Q&A With Peter Edelmann
Peter Edelmann practises criminal defence and immigration law in Vancouver with Edelmann and Company. He regularly appears before various levels of the federal and provincial courts as well as all the divisions of the Immigration and Refugee Board, and is an active member of the national executive of the Immigration Section of the Canadian Bar Association.
Peter teaches in the UBC Certificate in Immigration: Laws, Policies and Procedures program. We sat down with Peter to talk about his experiences as an instructor with UBC Continuing Studies.
UBC Continuing Studies: What motivated you to teach immigration law at UBC Continuing Studies?
Peter Edelmann: It's important for students to understand the impact of the work that they are doing. There's a lot of great work to be done, but it's a complicated field that's important to understand well.
UBCCS: What do you see as the benefits of the program?
PE: It's a very practical, nuts and bolts program about the functioning of the immigration system in Canada that you wouldn't learn in law school. Even if you're not an immigration consultant, understanding the refugee process, for example, helps you work in that community. You can learn enough to know where to send someone for advice.
UBCCS: One of your areas of specialization is refugee claims. What distinguishes refugee claims from other areas of immigration law?
PE: A genuine refugee risks death and torture in their home country. The stakes are high, and the consequences of losing a case are great.
It's a privilege and responsibility to work with refugees; you see a very personal side of the people you work with. You’re often dealing with people who are severely traumatized. It’s not a role to be taken lightly.
UBCCS: What has your experience been teaching students?
PE: It's been a worthwhile experience. I'm constantly amazed at the number of people who want to work in this area.
I enjoy the interaction with the students. Students often have a personal story, and they come to class with different intentions. Many work for organizations that support refugees. I've also had paralegals and lawyers as students.
For me, it's one thing to understand immigration law; it’s another to explain and interpret the law. By distilling down the information, it forces me to clarify my thinking.

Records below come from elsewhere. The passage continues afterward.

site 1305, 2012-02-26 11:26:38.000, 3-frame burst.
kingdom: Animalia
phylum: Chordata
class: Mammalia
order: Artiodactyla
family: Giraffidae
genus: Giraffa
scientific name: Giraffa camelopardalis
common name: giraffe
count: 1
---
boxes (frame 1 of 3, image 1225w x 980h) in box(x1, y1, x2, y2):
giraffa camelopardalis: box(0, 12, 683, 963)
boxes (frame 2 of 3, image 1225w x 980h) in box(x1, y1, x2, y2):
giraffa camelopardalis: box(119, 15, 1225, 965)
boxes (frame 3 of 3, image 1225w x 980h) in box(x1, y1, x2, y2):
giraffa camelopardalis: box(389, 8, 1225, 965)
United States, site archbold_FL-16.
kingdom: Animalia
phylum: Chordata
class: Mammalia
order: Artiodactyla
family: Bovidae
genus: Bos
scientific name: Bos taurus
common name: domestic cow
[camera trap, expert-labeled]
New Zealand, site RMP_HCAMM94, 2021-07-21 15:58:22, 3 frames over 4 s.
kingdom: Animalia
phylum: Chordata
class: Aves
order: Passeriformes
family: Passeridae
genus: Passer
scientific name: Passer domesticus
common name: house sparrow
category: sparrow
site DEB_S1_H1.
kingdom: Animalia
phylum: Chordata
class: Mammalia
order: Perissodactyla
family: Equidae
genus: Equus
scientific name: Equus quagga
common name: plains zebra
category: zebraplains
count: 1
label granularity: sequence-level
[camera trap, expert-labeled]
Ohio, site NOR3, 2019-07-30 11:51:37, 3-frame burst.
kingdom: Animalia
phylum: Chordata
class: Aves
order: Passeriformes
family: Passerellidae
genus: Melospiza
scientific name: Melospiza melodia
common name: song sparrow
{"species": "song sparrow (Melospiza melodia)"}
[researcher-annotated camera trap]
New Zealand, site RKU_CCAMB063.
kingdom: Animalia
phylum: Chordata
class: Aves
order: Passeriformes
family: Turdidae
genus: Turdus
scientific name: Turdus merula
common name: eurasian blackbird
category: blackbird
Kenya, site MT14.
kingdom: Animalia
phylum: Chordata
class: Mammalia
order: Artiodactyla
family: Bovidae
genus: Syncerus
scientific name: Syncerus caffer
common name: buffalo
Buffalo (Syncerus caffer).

This has helped me when I’m standing in front of a judge – who may not have expertise in immigration law – and explain why a case is important.
UBCCS: What has been the most rewarding aspect of teaching for you?
PE: I have seen students go on to work for organizations like Amnesty International, Human Rights Watch, and SOS, as well as local housing programs and even school boards.
I feel like I've done my job when a student comes to me and tells me they understand the importance of this work, and that they have a new appreciation for the work that they and others are doing.